▸ Предложенный отрывок:
Если бы это сказал другой, можно было бы заподозрить обидный смысл. Но в словах Есенина ничего не было, кроме наивности, которая граничила, правда, с хитростью. Между тем с улицы уже доносились звуки вечера.

— Как мы увлеклись, — сказал он, — уже звезды сияют.

Мы вышли в сад. В самом деле, уже танцевал гуляка-месяц, как думал, наверное, Есенин.

— Зачем вы это с Городецким? — спросил я.

— С Городецким? — удивился он. — Ах да! Ну, это ничего; люди и не то делают, да проходит.

— Вы, поди, выпиваете уже вместе?

— Это нам по климату. Да кто Богу не грешен?..

Опять прошла Маша. Он прищурил левый глаз, поднял правую бровь.

— Что-то есть в них такое, чего « не встречал в ваших барышнях, — сказал он, едва она скрылась за балконом в своей светлой кофточке.

— В ком в них?

— Да вот в этакой… В бабенке!

XIII

Затем он перестал ко мне ездить. Лишь изредка встречал я его в местах, где он читал стихи, а вслед за тем — частушки. Что меня удивляло в этом чтении, так это самый переход от стихов к частушкам. Разная сущность какая-то сидела в нем тогда, когда он читал стихи, и тогда, когда пел частушки. В стихах его белели снега, синели дали среди придорожных берез, мерцали свечи прадедовских времен. Что-то волновало сердце неясным раздумьем. В частушках же ничего не было, кроме озорства, часто похабщины. И пел он их забулдыгой, с хмельными интонациями, под свою пресловутую «тальянку». Но переходил он от того к другому без борьбы. В глазах искрилась лишь веселость.

▸ Задание 1:
Согласно фразе из отрывка о Есенине «В стихах его белели снега…», назовите всё, что в его стихах белело, синело и мерцало.
▸ Задание 2:
Продолжите отрывок о Есенине с того места, на котором он заканчивается.
Приведённые далее данные — самостоятельный материал, не связанный с отрывком.

[Сохранённые записи данных]
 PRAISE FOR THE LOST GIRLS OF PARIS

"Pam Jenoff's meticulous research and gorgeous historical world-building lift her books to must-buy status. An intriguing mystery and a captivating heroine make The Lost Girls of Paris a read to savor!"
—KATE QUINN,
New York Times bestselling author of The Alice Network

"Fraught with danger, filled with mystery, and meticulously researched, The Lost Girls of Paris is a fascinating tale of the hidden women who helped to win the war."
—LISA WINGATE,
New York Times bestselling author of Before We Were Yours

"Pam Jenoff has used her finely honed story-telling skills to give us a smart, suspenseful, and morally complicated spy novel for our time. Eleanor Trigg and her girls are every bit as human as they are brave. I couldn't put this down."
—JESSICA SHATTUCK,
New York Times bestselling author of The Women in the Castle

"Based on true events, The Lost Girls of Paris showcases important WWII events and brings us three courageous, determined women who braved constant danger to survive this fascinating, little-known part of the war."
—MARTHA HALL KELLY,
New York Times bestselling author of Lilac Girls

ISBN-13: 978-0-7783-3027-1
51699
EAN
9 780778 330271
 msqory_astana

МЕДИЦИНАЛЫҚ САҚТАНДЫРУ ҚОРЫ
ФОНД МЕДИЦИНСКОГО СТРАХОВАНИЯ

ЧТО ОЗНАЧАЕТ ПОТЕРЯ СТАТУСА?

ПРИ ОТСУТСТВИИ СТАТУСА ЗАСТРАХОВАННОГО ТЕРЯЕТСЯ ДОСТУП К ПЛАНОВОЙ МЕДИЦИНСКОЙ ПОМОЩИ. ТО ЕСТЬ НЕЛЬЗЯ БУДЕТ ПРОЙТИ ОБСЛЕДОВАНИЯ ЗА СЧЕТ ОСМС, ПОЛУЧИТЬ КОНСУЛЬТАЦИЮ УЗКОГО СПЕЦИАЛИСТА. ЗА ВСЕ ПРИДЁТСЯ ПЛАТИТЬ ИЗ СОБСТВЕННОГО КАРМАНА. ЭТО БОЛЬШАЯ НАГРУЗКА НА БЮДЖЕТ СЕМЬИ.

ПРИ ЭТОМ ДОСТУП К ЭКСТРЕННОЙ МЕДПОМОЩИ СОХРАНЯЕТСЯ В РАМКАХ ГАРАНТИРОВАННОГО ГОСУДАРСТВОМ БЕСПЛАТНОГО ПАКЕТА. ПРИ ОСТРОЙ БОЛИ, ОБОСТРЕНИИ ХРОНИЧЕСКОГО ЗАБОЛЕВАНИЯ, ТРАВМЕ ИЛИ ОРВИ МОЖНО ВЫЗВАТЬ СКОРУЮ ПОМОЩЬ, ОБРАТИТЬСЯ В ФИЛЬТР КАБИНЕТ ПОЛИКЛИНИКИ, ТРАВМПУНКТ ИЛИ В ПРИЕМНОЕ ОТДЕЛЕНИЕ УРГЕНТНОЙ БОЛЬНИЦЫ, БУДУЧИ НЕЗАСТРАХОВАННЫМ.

▸ Письменный ответ 1:
Белели снега, синели дали среди придорожных берез, мерцали свечи прадедовских времен.

▸ Письменный ответ 2:
Его окружали какие-то люди. И мы даже не говорили здесь друг с другом. Но раз — по выходе уже «Радуницы» — мы столкнулись как-то на углу Невского и Садовой. Под белесоватым небом высились многоэтажные дома, и все кругом было сутолокой столичной жизни. Он остановился, тронул рукой волосы.

— Знаете, «Радуницу» мою выпустили…

Он мне даже книжки не прислал; об ее же издании хлопотал и я. Написана она была им, кажется, еще в Москве. А в те дни, когда она была привезена им, мой знакомый А. П. Еремин, директор Елисеевской больницы в Лесном, сказал мне как-то, что у него есть денежный излишек, который он предназначает на издание какого-либо поэта из народа. Я предложил ему на выбор «Радуницу» Есенина и «Шляхам Жыцця» Янки Купалы, белорусского Шевченко, с которым тоже был лично связан. Еремин, однако, остановился на Купале, с которым соединяли его белорусские симпатии. Теперь книжка вышла наконец.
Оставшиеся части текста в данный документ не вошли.